MURFREESBORO, Tenn. (WKRN) – Morphine is usually given to hospice patients to help make their final days more comfortable, but somehow drug users are getting their hands on it.
Liquid morphine mixed with other drugs could be a deadly combination.
Just this week, a man was arrested with possession of the painkiller, but he didn’t have a prescription for it.
The drug is so potent, it comes in different concentrations. The 100 mg is only for patients who are opioid tolerant.
“If a person that has not had those opioids before takes that medication, that respiratory depression that we talked about, that can kill you. It’s so much more problematic because it’s so concentrated and so strong,” said Reeves-Sain pharmacist Taylor Black.
The medicine is normally prescribed to hospice patients or people in severe chronic pain.

**Extracted records**
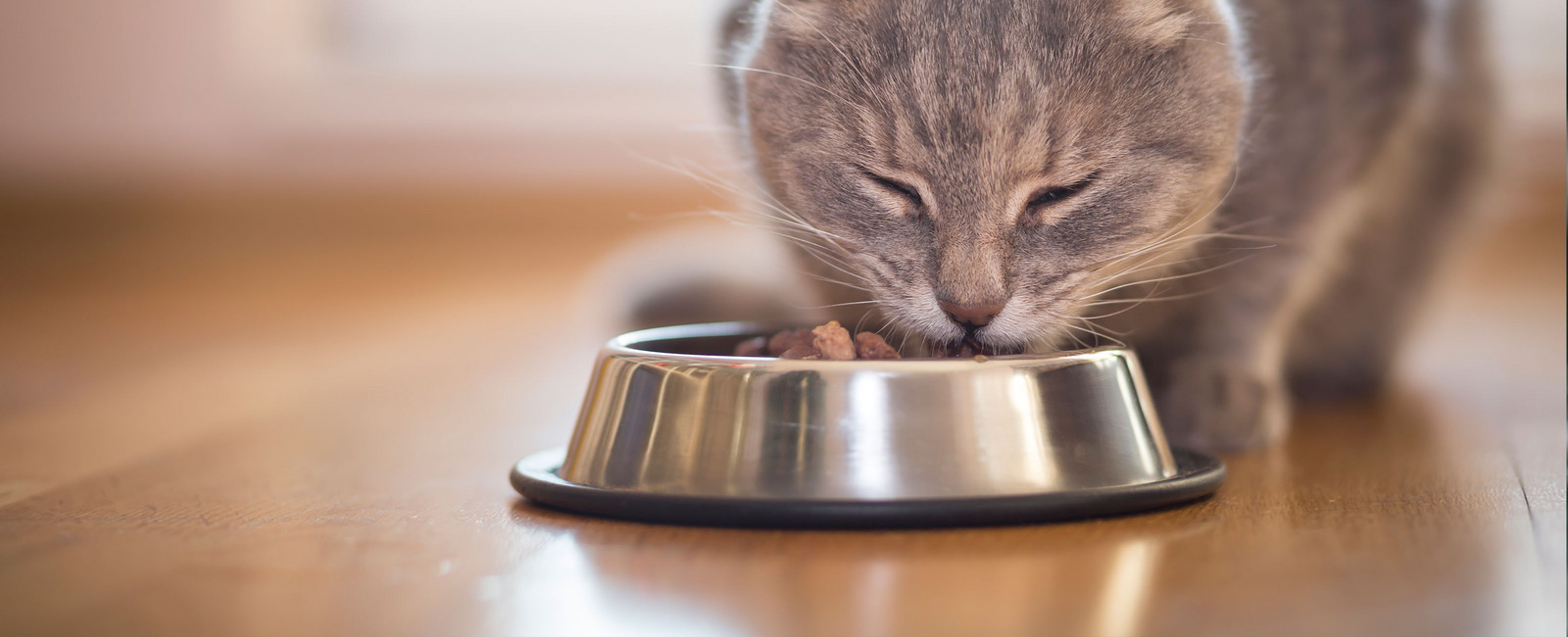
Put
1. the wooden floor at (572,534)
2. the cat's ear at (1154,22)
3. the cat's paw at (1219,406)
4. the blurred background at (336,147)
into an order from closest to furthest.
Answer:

**Exercise tasks**
1. From the news report on liquid morphine, list every group of patients the report says the drug is given to or meant for.
2. In the news report on liquid morphine, what did the man arrested this week not have for the painkiller?
3. Resume the news report on liquid morphine, starting after its last sentence.
The records are separate material and have nothing to do with the news report.

**Answer section**
1. Hospice patients, people in severe chronic pain, and patients who are opioid tolerant (the only ones the 100 mg concentration is for).

2. He didn't have a prescription for it.

3.
“My hospice patients take like 1 cc, like the smallest syringe I have,” Black told News 2. “They will take like 1 cc every two hours. You may have a person abusing it, taking 5 cc every 30 minutes.”
There lies the problem for people on the streets who may not be aware of the dangers.
“We see that in patients that are unaware, or ignorant to that, and just trying to chase a high,” Black said.
This week, Murfreesboro police stopped a car on W. Northfield Boulevard for having a tag registered to a different vehicle.
Four people were arrested for being in possession of heroin, meth, rolling papers, and digital scales. Authorities identified them as Jon Fox, 25; Betty Lambert, 51; William Hall, 41; and Sara Lee, 35.
Lee allegedly admitted to being a drug dealer, telling officers she sells drugs every day–0.1 grams of heroin for $30, and 0.1 grams of meth for $10.
Police told News 2 they also found liquid morphine in Fox’s backpack.
Black told News 2 liquid morphine taken with other drugs or alcohol can cause your heart rate to both decrease and increase.
“Make you stop breathing. You will die,” Black said. “If a Xanex is on board, or a benzodiazepine is on board, the less drugs it would take to put you in that danger zone.”
Pharmacists at Reeves-Sain also told News 2 it’s not easy for non-patients to get their hands on liquid morphine. Police are still wondering where Fox got it from.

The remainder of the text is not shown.